## SELECTED TEXT
****************************************

Background: The purpose of this paper is to study the clinical spectrum of pediatric optic neuritis. We evaluated the presenting features, neuroimaging findings, cerebrospinal fluid abnormalities, associated systemic disease, and visual outcome in patients with this condition.
Methods: A retrospective analysis was performed on all patients who came to Baylor College of Medicine with optic neuritis during a 6-year period from 1991 to 1997. The degree of initial visual loss, subsequent visual recovery, and associated disease were reviewed. Magnetic resonance images and cerebrospinal fluid findings were also analyzed.
Results: Twenty-five patients (39 eyes) 21 months of age to 18 years of age were included in the study, with a mean follow-up of 11 months. Fourteen patients (56%) had bilateral optic neuritis, and 11 patients (44%) had unilateral disease. Thirty-three of 39 eyes (84%) had visual acuity of 20/200 or less at presentation. Twenty-one of 25 patients (84%) were given intravenous methylprednisolone (10 to 30 mg/kg/day). Thirty of 39 eyes (76%) recovered 20/40 visual acuity or better. Three of 39 eyes (7%) recovered vision in the 20/50 to 20/100 range. Six of 39 eyes (15%) recovered vision of 20/200 or less. Twenty-three of 25 patients (92%) underwent magnetic resonance imaging of the brain. A normal magnetic resonance image of the brain was associated with recovery of 20/40 or better visual acuity in 6 of 6 affected eyes (100%). Seven patients were 6 years of age or younger at presentation. Six of 7 (85%) had bilateral disease, and 12 of 13 (92%) affected eyes recovered 20/40 visual acuity or better. Eighteen patients were 7 years of age or older at presentation. Eight of 18 (44%) had bilateral disease, and 10 of 18 patients (56%) had unilateral disease. Eighteen of 26 affected eyes (50%) recovered 20/40 visual acuity or better.
Conclusion: Pediatric optic neuritis is usually associated with visual recovery; however, a significant number (22%) remain visually disabled. A normal magnetic resonance image of the brain may be associated with a better outcome. Younger patients are more likely to have bilateral disease and a better visual prognosis.

****************************************

## PROVIDED MATERIAL

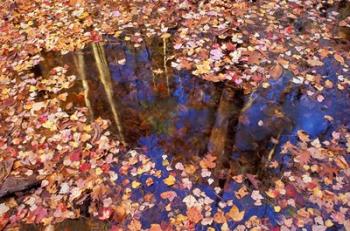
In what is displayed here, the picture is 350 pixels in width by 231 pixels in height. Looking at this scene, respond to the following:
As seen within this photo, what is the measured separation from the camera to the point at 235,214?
4355 millimetres

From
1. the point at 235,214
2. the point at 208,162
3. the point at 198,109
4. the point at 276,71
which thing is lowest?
the point at 235,214

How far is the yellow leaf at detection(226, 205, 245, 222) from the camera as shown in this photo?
432cm

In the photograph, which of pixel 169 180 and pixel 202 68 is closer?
pixel 169 180

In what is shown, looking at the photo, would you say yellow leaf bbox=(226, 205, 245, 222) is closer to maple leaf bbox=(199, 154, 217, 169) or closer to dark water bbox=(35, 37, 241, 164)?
maple leaf bbox=(199, 154, 217, 169)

****************************************

## YOUR ASSIGNMENT
Reproduce verbatim the portion of the abstract on pediatric optic neuritis starting with "Background: The purpose" and going on through "with this condition.".

## COMPLETED EXERCISE
Background: The purpose of this paper is to study the clinical spectrum of pediatric optic neuritis. We evaluated the presenting features, neuroimaging findings, cerebrospinal fluid abnormalities, associated systemic disease, and visual outcome in patients with this condition.